Company Overview

Sarvam.ai is a pioneering generative AI startup headquartered in Bengaluru, India. We are dedicated to leading transformative research and development in speech and language technologies. With a focus on building state-of-the-art ASR (Automatic Speech Recognition) and TTS (Text-to-Speech) models, particularly for Indic languages, Sarvam.ai aims to redefine human-computer interaction through cutting-edge AI-driven speech solutions. Join us in pushing the boundaries of Speech AI to create inclusive, scalable, and intelligent voice-based applications for diverse communities worldwide.

Job Summary

We are looking for an experienced Machine Learning Engineer specializing in Speech AI (ASR & TTS) to develop and optimize speech recognition and synthesis models. This role involves working on deep learning-based ASR and TTS models, improving accuracy, efficiency, and multilingual capabilities, and deploying them at scale.
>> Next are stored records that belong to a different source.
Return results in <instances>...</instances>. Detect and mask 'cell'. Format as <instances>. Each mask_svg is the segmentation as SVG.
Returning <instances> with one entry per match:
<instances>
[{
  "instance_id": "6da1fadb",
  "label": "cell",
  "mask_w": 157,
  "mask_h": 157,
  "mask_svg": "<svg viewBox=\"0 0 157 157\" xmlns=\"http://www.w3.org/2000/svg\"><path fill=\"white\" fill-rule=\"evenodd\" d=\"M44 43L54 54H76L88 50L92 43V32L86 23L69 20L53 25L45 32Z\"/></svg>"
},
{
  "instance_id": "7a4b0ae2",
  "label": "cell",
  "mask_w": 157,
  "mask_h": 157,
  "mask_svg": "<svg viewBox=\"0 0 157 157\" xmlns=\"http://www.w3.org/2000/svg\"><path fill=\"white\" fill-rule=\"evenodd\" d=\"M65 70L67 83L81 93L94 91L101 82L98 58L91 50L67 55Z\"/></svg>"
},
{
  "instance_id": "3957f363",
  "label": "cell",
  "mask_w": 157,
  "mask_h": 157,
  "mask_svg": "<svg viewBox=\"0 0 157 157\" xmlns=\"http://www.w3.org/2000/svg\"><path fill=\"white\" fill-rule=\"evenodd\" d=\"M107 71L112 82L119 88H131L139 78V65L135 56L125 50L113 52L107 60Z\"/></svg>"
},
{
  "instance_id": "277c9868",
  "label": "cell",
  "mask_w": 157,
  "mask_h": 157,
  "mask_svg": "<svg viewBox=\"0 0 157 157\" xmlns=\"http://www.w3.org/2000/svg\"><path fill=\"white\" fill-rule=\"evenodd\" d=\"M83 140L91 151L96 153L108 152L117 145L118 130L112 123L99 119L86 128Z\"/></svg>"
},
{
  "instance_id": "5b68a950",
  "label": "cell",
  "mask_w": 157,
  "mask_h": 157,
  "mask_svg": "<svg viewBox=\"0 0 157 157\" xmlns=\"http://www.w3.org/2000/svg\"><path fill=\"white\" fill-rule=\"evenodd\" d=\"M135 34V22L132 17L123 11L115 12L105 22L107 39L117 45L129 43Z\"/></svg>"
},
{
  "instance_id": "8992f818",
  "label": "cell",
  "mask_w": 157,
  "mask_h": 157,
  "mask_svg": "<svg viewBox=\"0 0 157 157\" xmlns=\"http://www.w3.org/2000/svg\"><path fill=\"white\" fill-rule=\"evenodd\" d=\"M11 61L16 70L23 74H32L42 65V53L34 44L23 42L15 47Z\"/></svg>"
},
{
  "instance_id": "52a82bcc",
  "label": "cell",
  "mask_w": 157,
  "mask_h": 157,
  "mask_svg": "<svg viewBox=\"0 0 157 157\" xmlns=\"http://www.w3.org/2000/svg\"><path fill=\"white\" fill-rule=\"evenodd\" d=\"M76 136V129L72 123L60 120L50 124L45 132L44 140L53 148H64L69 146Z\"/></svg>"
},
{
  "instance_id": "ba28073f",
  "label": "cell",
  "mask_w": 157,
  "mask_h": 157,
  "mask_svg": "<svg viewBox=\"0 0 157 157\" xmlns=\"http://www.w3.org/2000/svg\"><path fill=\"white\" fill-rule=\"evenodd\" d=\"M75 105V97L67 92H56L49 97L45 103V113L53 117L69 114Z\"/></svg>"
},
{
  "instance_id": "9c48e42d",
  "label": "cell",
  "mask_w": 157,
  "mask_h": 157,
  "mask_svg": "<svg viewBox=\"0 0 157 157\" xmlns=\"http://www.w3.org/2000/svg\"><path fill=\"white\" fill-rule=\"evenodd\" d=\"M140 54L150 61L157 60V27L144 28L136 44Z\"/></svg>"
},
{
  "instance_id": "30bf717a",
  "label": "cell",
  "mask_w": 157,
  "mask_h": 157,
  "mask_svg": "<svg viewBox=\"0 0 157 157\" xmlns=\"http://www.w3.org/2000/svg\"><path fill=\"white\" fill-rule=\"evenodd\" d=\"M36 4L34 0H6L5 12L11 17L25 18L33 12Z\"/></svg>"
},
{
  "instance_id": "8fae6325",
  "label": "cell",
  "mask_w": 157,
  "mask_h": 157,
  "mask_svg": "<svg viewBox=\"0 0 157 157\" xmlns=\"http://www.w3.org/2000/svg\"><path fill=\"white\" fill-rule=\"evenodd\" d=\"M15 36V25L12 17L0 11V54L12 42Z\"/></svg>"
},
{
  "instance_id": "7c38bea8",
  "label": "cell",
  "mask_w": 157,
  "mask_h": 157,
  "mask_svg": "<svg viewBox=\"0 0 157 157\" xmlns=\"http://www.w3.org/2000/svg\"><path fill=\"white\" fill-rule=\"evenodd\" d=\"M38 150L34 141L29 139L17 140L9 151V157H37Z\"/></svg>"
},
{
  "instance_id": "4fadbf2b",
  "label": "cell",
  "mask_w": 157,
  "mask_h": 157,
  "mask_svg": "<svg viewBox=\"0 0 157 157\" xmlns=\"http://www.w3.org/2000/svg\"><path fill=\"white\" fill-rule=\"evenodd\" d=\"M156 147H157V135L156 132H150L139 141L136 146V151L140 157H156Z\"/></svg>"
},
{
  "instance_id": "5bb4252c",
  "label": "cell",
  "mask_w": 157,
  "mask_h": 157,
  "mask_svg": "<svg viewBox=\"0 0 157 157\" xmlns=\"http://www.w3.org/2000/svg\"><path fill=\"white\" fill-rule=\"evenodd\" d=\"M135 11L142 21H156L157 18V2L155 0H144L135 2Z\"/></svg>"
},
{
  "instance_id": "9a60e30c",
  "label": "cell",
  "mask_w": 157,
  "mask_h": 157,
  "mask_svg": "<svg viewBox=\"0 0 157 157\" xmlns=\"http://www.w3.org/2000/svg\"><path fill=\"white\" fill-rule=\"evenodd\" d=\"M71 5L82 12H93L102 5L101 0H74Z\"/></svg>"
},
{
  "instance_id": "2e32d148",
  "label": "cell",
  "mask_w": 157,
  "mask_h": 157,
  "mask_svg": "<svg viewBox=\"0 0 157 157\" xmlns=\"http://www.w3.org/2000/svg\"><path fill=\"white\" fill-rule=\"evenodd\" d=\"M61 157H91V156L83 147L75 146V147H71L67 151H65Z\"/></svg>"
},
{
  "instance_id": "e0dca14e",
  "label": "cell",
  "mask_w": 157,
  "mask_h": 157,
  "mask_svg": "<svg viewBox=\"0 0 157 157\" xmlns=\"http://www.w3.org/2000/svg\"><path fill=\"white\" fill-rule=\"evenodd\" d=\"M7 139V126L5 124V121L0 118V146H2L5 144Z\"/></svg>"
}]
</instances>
The ideal candidate should have 2-3 years of experience working with speech processing, deep learning, and optimization of ASR/TTS models, along with proficiency in ML frameworks like PyTorch or TensorFlow.

Key Responsibilities

ASR (Automatic Speech Recognition)

Develop, train, and optimize speech-to-text models using architectures like Wav2Vec, Whisper, Conformer, and DeepSpeech.
Implement techniques for low-latency ASR inference, including beam search, LM integration, and real-time transcription.
Improve speech recognition accuracy for low-resource and Indic languages using transfer learning and data augmentation.
Optimize ASR pipelines for noise robustness, speaker adaptation, and domain-specific transcription.

TTS (Text-to-Speech)

Develop and fine-tune neural TTS models such as Tacotron, FastSpeech, VITS, or WaveNet for high-quality, natural-sounding speech synthesis.
Implement multilingual and expressive TTS models with prosody and emotion control.
Optimize TTS inference for deployment on edge devices, mobile, and cloud platforms.
Improve speech synthesis quality through techniques like voice cloning, neural vocoders (HiFi-GAN, WaveGlow), and prosody modeling.

General Speech AI Responsibilities

Benchmark and profile ASR/TTS models to improve latency, efficiency, and deployment performance.
Deploy scalable speech AI APIs on AWS, Azure, or GCP for real-world applications.
Optimize ASR & TTS models for edge and offline inference.
Stay updated with advancements in speech AI, neural vocoders, and real-time inference techniques.

Must-Have Qualifications

Experience: 2-3 years in speech AI, deep learning, or machine learning, focusing on ASR & TTS.
Education: Bachelor's or Master’s degree in Computer Science, AI/ML, Speech Processing, or a related field.
ML Frameworks: Proficiency in PyTorch or TensorFlow for training and deploying ASR/TTS models.
ASR Expertise: Experience with speech-to-text architectures like Whisper, Wav2Vec, Conformer, or DeepSpeech.
TTS Expertise: Experience with speech synthesis models like Tacotron, FastSpeech, or VITS.
Speech Signal Processing: Understanding of MFCCs, STFT, phonemes, prosody modeling, and feature extraction.
Inference Optimization: Hands-on experience with TensorRT, ONNX, or quantization (INT8, FP16) for ASR/TTS.
Cloud & Edge Deployment: Experience deploying speech models on AWS, GCP, or Azure.

Preferred Qualifications

Experience with speech diarization, speaker recognition, or language modeling for ASR.
Familiarity with zero-shot TTS, voice cloning, and multilingual speech modeling.
Understanding of CUDA optimization and low-bit quantization for ASR/TTS models.
Contributions to open-source speech AI projects or a strong GitHub portfolio.
Experience with real-time streaming ASR/TTS applications and low-latency inference.

Application Process

Interested candidates are invited to submit their resume, cover letter, and any relevant project portfolios or GitHub links showcasing their experience in ASR, TTS, or Speech AI. Strong AI-related projects—whether in industry, research, or personal work—will be highly valued.